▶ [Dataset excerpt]

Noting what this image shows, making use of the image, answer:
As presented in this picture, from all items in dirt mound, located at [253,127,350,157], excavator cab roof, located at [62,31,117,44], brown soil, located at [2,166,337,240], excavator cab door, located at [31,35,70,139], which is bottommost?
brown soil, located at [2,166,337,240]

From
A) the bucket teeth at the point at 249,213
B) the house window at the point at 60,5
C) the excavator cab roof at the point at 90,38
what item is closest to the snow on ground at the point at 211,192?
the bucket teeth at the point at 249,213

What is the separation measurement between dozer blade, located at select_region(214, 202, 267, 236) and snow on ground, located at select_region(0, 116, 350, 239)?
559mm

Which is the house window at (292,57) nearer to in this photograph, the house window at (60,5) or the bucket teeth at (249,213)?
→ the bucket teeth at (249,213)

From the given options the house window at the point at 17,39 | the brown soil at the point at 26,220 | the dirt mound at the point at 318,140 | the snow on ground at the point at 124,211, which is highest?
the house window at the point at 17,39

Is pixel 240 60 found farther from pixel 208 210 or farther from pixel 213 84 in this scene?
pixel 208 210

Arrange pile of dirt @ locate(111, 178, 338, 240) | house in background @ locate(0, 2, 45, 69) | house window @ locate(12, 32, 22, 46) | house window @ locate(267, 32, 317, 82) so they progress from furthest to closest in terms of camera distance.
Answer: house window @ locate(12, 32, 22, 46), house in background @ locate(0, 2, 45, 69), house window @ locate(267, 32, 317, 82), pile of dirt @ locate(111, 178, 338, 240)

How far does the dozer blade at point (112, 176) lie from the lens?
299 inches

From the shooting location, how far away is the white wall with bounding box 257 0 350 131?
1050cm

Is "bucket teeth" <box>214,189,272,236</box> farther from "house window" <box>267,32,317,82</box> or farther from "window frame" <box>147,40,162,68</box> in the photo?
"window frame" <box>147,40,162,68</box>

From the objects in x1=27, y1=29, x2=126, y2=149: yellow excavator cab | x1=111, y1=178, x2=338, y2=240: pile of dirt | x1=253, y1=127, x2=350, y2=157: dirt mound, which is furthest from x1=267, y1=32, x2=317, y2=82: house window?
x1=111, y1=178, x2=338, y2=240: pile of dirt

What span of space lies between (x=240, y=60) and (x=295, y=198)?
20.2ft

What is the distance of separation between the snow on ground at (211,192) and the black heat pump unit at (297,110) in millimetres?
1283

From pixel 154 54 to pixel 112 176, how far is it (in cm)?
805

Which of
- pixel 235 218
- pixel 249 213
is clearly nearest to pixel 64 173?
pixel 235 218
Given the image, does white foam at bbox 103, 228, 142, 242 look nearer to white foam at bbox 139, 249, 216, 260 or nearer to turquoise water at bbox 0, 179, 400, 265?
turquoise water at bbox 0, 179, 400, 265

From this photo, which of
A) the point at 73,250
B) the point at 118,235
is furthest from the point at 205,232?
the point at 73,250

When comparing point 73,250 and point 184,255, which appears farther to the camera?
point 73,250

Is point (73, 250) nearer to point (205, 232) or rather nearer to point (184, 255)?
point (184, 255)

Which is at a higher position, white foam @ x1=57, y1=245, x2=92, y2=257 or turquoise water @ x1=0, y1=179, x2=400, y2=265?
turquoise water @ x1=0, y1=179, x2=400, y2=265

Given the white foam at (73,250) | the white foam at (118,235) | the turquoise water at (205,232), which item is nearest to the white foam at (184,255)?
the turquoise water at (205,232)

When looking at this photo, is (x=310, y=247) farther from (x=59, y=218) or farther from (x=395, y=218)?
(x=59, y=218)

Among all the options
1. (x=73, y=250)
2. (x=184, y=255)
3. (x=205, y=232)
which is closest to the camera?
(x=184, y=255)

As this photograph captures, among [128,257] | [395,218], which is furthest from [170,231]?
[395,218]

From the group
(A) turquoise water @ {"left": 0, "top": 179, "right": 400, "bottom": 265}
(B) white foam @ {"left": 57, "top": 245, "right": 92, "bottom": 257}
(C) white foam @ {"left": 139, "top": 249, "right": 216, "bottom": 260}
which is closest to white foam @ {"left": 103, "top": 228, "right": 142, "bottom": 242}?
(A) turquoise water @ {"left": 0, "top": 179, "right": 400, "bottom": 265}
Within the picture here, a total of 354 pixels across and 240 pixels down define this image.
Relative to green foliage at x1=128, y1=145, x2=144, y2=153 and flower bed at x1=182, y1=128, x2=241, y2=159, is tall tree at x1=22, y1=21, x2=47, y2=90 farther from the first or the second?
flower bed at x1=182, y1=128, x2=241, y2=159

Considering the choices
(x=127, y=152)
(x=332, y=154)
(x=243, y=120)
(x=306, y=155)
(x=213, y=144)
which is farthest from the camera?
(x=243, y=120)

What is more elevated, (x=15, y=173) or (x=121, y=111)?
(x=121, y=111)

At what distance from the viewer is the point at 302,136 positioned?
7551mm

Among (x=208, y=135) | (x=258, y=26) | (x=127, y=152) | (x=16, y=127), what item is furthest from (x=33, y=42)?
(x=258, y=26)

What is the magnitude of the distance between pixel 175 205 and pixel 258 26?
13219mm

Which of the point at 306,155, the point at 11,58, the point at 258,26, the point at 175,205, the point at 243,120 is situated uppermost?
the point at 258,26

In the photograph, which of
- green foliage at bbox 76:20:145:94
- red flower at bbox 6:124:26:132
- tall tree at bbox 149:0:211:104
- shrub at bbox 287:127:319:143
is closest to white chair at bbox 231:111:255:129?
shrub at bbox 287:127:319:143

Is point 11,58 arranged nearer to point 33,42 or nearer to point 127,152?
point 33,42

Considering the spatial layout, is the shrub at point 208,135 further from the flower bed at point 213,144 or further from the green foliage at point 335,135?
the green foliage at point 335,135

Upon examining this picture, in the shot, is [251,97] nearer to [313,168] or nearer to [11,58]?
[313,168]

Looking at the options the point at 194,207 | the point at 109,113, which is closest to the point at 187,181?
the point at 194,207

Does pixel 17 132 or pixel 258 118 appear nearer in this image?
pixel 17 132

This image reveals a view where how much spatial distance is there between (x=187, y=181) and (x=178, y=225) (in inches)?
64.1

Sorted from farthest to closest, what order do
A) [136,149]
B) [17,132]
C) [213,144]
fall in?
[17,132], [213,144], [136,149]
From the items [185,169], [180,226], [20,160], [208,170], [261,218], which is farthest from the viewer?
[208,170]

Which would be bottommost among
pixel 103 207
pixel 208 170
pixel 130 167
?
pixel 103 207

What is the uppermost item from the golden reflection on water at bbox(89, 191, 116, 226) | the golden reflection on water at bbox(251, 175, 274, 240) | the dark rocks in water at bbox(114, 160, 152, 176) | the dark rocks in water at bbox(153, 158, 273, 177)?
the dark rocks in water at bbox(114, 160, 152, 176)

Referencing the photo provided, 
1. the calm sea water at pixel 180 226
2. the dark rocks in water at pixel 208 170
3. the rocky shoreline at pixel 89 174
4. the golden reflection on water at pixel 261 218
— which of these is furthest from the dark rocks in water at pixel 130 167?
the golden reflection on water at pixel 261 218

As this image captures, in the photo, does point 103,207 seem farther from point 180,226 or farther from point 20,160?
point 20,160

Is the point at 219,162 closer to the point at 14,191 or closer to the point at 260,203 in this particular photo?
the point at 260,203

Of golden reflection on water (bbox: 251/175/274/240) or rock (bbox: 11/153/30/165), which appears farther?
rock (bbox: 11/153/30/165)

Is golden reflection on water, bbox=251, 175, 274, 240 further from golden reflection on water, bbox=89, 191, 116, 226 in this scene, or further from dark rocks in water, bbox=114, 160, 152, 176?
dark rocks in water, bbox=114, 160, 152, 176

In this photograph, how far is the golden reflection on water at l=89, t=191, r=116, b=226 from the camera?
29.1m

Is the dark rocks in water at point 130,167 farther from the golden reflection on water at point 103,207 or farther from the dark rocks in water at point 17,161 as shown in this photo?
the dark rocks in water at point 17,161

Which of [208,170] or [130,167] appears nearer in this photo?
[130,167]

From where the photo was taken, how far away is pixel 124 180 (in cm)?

▶ [STATED TASK]
Copy exactly the lines from the one containing "In this photograph, how" through the last line of the records, both included, and nothing else.

▶ [OUTPUT FOR THIS TASK]
In this photograph, how far is the golden reflection on water at l=89, t=191, r=116, b=226 from the camera?
29.1m

Is the dark rocks in water at point 130,167 farther from the golden reflection on water at point 103,207 or farther from the dark rocks in water at point 17,161 as shown in this photo?
the dark rocks in water at point 17,161

Which of [208,170] or [130,167] appears nearer in this photo?
[130,167]

From where the photo was taken, how far away is pixel 124 180 (in cm)?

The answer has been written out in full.